Stagflazione: brutta parola, anche buffa, se non fosse che, ironia della sorte, a questo punto della Storia -proprio quando ci viviamo noi!-, un coro di imprenditori, politici, giornalisti, professionisti e sindacalisti decreta di attraversare una pesante fase di stagflazione.

Quel che da tanti mesi veniva presentato come segnale di ipotetica recessione sì è tramutato nel suo ibrido peggiore: combinazione dei termini stagnazione ed inflazione, indica la situazione nella quale sono contemporaneamente presenti sia un aumento generale dei prezzi (inflazione) che una mancanza di crescita dell’economia in termini reali (stagnazione economica).

Significa: pochi soldi in tasca e tutto costa sempre di più.
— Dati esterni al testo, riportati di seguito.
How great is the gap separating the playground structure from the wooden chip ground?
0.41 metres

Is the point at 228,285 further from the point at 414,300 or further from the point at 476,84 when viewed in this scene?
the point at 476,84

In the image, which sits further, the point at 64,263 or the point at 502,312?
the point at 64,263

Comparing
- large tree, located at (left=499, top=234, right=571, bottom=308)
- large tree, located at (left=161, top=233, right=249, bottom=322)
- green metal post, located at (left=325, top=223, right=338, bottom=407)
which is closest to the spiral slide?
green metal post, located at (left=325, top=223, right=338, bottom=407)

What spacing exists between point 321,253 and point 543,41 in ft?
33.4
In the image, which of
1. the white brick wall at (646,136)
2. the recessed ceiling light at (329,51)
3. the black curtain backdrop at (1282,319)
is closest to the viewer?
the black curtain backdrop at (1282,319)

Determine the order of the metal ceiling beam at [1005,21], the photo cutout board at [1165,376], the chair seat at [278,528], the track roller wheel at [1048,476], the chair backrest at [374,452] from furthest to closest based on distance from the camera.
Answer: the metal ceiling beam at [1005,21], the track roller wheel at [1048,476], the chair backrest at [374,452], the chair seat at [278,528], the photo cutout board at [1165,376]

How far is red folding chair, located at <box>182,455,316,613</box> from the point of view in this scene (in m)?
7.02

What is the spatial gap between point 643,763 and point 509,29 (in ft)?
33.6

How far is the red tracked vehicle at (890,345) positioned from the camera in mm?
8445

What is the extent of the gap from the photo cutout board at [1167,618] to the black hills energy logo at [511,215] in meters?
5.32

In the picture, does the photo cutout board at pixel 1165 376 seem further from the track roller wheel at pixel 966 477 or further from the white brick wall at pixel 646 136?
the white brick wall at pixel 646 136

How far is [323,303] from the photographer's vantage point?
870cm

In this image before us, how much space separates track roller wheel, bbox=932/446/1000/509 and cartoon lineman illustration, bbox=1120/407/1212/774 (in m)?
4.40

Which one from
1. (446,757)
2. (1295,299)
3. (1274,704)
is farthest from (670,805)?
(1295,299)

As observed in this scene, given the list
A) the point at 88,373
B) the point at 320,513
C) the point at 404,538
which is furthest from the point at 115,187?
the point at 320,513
Presentatosi per la prima volta alla fine degli anni sessanta, il fenomeno fu spiegato col prevalere di comportamenti di monopolio sia nel mercato del lavoro (per la rigidità dei salari), che in quello dei prodotti per la presenza di cartelli (in special modo nei mercati delle materie prime), un po’ come nella situazione attuale.

Rispetto all’ ”edizione“ precedente, la fase di stagflazione odierna verrebbe mitigata dalla mancata rincorsa prezzi/salari, ovvero dal fatto che ad un aumento dei prezzi, sopratutto petrolio e materie prime, non corrisponde automaticamente una salita dei salari/compensi.

Si dice che questo aspetto, pur contraendo i consumi e quindi la crescita, sia positivo…

Sarà..: sta di fatto che è come fossimo spettatori ed interpreti di un teatrino in cui gli attori si affannano per tutto lo spettacolo a fare benzina, consumandone sempre più e pagandola sempre più cara.

La benzina non è più strumentale a vivere per qualcosa ma diviene quel qualcosa stesso e le autorità monetarie fanno trasparire una certa preoccupazione.

Alcune valutano che le responsabilità siano da imputare primariamente all’inflazione, divengono intransigenti e perseguono l’inflazione in eleganti e rumorose battute di caccia alla volpe…

Alcuni inascoltati economisti propongono di investire di più in quelle tecnologie che ci permettono di risparmiare sulla domanda di materie prime e di aumentare l’offerta di energia rinnovabile e di raccolti agricoli ad alto rendimento. Anche Don Chisciotte pensava ai mulini a vento…

Altri opinionisti radicali sentenziano che andrà solo peggio e che la prossima fase dello sviluppo economico sarà l’Austerity, ossia tutti a piedi o in bicicletta, tanta acqua fredda e poca luce..

L’Apocalisse è alle porte?

I dati ufficiali di crescita (o di decrescita) non sono convincenti: la crisi c’è e la si percepisce più pesantemente di quel che i numeri delle banche centrali e degli istituti statistici facciano trasparire.

Tra grafici e deliri la situazione è dubbia e l’evoluzione incerta: l’indebitamento delle famiglie cresce ma contestualmente è cresciuta l’occupazione; aumenta vertiginosamente il prezzo della benzina ma la Ferrari dichiara un fatturato vertiginoso, record storico della casa automobilistica.

L’Austerity è dietro l’angolo ma probabilmente non toccherà tutti.

Sarebbe opportuno, e sono anni che lo si sente dire, da destra a sinistra, introdurre una sana austerità nella falla più grande del sistema economico: la “cosa pubblica”.

Ma a conti fatti e a guardarsi intorno, anche nel più piccolo contesto locale, l’esercito di amministratori, politici, funzionari e dirigenti segue più gli schemi di “Cosa Nostra”: smania di potere, egoismi individuali, servilismo, manovre occulte e sete di denaro.

Ma questo è un commento etico e l’etica, ai giorni nostri, non va di moda.